30 mai 2017 : petit-déjeuner du Club de l’Audace avec Jean-Pierre FARANDOU, Président de KEOLIS

La période est à l’audace dans le monde de l’entreprise : notre nouveau président de la République est le symbole de cette audace.
Mais KEOLIS est-il un groupe audacieux ? Jean-Pierre FARANDOU nous rappelle que l’audace pour une entreprise consiste à chercher en permanence à sortir de sa zone de confort pour aller de l’avant. A travers cinq exemples concrets, il a su nous détailler avec passion l’audace dont le groupe KEOLIS fait preuve depuis plusieurs années.

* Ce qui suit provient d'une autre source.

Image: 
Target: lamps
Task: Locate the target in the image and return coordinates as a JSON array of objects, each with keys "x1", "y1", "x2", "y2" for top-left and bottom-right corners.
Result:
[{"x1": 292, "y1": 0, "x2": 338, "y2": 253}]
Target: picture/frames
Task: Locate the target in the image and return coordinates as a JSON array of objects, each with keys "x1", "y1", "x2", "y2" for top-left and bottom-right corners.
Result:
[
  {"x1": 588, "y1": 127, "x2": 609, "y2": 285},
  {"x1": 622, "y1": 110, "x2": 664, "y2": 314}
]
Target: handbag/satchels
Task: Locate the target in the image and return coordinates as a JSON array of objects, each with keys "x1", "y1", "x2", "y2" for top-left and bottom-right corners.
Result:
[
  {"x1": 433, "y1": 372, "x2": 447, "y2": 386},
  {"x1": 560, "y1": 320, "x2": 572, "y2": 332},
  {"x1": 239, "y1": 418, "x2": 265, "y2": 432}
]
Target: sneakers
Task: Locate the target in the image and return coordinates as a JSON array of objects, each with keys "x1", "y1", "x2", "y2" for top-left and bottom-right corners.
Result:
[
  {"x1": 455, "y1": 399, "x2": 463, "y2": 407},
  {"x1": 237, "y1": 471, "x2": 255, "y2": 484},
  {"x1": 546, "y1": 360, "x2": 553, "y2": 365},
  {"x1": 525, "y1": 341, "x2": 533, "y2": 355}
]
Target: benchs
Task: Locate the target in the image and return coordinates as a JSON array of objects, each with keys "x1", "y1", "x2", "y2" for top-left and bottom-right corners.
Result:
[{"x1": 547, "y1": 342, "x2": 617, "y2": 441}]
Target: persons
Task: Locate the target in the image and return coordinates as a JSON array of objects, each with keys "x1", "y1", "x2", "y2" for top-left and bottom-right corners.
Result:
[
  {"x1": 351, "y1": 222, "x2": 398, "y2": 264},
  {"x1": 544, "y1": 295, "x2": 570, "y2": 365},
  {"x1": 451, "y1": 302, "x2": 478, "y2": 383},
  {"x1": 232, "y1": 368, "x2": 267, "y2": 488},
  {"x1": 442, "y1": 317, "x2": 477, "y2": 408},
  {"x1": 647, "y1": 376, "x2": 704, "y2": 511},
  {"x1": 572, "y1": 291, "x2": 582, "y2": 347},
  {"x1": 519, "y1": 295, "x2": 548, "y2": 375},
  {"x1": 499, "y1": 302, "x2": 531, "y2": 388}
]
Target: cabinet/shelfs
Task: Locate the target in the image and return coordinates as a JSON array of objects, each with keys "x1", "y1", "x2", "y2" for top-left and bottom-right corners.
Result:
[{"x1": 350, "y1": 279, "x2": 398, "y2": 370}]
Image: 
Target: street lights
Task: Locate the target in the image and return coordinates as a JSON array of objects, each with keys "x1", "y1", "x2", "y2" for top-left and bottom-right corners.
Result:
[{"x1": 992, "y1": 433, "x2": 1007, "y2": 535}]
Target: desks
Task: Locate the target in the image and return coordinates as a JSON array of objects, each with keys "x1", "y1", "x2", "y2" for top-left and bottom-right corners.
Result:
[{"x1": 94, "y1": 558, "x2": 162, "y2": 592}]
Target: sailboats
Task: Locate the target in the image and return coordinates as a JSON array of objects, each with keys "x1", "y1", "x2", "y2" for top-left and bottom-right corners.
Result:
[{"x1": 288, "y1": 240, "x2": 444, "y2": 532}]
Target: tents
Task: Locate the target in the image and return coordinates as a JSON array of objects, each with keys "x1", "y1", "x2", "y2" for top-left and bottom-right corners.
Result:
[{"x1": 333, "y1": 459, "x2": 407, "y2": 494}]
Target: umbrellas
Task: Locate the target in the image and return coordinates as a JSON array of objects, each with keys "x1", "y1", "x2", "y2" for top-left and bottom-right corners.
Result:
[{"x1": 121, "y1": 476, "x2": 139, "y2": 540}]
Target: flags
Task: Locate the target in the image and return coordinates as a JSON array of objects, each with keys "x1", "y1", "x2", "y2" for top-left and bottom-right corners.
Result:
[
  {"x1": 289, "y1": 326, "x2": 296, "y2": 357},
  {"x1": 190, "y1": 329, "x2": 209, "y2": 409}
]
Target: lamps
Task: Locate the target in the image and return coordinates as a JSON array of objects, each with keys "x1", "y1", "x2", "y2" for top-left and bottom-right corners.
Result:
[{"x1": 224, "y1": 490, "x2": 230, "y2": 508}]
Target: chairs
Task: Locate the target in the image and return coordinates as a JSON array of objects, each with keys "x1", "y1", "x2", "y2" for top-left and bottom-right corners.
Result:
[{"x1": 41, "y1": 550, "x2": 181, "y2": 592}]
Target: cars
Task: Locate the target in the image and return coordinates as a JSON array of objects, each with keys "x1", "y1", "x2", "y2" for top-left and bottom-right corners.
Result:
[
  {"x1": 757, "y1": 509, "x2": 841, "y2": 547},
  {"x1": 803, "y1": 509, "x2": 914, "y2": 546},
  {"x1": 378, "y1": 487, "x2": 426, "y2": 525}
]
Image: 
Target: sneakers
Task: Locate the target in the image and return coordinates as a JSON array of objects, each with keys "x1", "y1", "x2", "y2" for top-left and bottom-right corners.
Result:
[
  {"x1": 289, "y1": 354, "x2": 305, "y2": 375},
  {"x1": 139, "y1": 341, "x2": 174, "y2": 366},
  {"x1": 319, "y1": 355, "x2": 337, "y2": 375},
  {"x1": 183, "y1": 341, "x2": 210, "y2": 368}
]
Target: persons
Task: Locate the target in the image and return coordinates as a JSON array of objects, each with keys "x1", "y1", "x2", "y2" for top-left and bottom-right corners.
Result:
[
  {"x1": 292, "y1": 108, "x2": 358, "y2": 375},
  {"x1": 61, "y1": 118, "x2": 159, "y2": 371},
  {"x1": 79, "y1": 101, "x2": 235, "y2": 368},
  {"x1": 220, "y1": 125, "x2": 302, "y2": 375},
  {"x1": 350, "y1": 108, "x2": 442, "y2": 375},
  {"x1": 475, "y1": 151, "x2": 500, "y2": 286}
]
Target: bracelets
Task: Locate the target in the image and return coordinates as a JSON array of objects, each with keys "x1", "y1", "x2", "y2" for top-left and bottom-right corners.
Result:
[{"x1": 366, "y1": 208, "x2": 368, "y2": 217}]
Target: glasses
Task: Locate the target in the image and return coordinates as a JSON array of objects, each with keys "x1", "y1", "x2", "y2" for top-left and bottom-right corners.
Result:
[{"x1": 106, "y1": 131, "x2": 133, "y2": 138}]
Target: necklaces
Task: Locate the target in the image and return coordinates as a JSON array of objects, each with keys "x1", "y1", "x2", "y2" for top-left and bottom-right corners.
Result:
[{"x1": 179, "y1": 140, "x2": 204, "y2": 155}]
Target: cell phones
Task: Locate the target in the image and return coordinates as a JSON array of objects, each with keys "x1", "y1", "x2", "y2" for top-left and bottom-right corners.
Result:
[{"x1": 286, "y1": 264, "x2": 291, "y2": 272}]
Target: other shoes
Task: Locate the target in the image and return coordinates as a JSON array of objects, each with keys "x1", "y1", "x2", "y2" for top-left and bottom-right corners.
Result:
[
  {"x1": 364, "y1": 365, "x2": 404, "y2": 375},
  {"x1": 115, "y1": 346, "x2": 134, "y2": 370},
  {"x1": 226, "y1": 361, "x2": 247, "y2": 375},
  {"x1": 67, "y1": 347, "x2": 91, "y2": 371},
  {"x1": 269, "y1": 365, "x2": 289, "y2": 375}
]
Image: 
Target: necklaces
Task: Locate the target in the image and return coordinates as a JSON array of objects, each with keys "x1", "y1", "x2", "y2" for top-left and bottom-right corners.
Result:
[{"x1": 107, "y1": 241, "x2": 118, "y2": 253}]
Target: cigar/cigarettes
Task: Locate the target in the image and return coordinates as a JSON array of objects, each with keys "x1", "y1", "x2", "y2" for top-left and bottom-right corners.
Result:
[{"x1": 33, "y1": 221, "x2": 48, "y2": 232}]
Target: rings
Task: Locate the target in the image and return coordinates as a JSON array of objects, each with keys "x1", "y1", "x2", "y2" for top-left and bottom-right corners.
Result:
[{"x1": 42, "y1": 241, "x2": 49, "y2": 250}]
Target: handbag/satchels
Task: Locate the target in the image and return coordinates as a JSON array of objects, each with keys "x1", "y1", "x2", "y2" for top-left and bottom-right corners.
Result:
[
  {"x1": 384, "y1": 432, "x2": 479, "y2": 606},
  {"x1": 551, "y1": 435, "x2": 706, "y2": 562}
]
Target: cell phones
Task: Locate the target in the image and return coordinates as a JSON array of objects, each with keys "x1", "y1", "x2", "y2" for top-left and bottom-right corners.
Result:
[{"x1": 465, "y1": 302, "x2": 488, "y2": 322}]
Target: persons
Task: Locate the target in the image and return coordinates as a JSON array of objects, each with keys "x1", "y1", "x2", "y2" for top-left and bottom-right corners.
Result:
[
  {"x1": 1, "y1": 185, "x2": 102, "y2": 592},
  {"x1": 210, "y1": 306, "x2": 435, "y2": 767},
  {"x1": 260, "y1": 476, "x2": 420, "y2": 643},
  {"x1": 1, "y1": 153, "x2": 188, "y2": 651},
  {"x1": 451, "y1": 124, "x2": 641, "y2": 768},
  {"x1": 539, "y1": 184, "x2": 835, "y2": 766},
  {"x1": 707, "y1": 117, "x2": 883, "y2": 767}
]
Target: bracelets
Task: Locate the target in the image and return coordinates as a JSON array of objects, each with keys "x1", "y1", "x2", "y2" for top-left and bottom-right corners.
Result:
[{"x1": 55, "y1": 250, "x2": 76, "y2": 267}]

La première audace de KEOLIS : s’être projeté à l’international il y a déjà 10 ans, ce qui lui a permis de multiplier par cinq la part du chiffre d’affaires réalisé hors de France entre 2006 et 2016. Le président n’hésite pas à prendre pour exemple le marché conclu avec la Chine concernant le métro de Shanghai. KEOLIS a réussi à nouer un partenariat pour l’exploitation d’une ligne automatique. L’audace du groupe réside d’abord dans le fait que la Chine n’était pas une conquête facile, dès lors qu’un groupe étranger ne peut y être majoritaire. S’ajoute à cette difficulté première l’évidente barrière de la langue, ainsi que l’immensité du territoire chinois qui représente en tant que tel un défi majeur. De plus, la Chine est un pays d’investissements : pour réussir à développer son chiffre d’affaires dans le pays, une entreprise doit être prête à y investir massivement ; ce qui n’est pas la stratégie de KEOLIS. Sans jamais s’assoir sur des positions acquises, après s’être implanté en Inde, le groupe a aujourd’hui l’audace de s’aventurer au Moyen-Orient en répondant à des appels d’offre à Doha et à Riyad.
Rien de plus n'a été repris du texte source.